● **Texte présenté**:

C’est à un jet de pierre de la Louisiane que nous plonge cette fois l’auteur anglais R.J. Ellory. Il met en scène un personnage de simple flic, John Gaines, chef de la police de Whitesburg, une grosse bourgade à la limite du Mississipi, et dans laquelle il connaît tout le monde. Nous sommes en 1974 et il y a très peu de temps que Gaines est rentré de la guerre du Vietnam. Même s’il n’en est pas sorti traumatisé, l’expérience l’a marqué au fer rouge. Il ne cesse d’y penser et ne peut s’empêcher d’établir des parallèles entre ce qu’il a vécu là-bas et chaque instant de sa vie de flic à Whitesburg. Aussi, lorsque le cadavre d’une jeune fille de 16 ans, Nancy Denton, est déterré sur la berge d’une rivière, et qu’il apparaît que cette jeune fille avait disparu vingt ans plus tôt, Gaines comprend-t-il que, décidément, les horreurs ne cesseront jamais de croiser sa route. Alors qu’il croyait avoir laissé les neufs cercles de l’enfer derrière lui, cette enquête, va l’amener  en des territoires qu’il aurait préféré ne plus jamais fouler.

● **Défi**: Veuillez indiquer si chacune des affirmations suivantes concorde avec le texte présenté, en répondant par oui ou non et en citant textuellement les mots qui tranchent : (a) Gaines est revenu traumatisé de la guerre du Vietnam ; (b) Nancy Denton avait disparu vingt ans avant qu'on retrouve son corps ; (c) Gaines ne connaît presque personne à Whitesburg. Le matériel placé ensuite n'a aucun lien avec le texte présenté.

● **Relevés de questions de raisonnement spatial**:
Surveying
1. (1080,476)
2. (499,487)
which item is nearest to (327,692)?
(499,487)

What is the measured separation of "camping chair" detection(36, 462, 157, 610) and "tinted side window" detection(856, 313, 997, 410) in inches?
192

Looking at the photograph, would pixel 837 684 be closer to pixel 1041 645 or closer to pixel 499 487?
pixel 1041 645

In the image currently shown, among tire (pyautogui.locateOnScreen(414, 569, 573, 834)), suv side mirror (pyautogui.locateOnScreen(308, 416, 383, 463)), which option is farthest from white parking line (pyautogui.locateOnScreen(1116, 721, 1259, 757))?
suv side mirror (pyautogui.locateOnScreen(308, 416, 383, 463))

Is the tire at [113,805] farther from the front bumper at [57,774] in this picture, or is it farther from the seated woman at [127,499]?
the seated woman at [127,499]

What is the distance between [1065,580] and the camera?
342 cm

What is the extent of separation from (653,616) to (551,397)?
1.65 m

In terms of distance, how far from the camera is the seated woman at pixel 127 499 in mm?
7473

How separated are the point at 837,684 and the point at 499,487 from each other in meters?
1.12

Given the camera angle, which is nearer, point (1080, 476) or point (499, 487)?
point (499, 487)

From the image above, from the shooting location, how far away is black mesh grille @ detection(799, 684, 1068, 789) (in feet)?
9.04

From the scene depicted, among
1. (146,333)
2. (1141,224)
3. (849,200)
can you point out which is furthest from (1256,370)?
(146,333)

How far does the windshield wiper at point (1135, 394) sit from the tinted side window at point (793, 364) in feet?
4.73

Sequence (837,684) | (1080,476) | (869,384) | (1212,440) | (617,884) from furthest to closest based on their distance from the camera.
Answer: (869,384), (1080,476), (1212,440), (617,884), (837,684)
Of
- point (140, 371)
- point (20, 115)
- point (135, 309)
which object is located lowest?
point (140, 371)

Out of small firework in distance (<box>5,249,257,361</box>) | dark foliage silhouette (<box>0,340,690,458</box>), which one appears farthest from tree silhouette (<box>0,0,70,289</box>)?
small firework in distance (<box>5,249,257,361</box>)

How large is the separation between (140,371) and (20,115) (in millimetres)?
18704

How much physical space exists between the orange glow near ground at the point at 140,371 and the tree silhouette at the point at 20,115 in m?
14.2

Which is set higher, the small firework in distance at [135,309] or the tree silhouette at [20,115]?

● **Résultat final**:
(a) Non : « Même s’il n’en est pas sorti traumatisé ».
(b) Oui : « cette jeune fille avait disparu vingt ans plus tôt ».
(c) Non : « dans laquelle il connaît tout le monde ».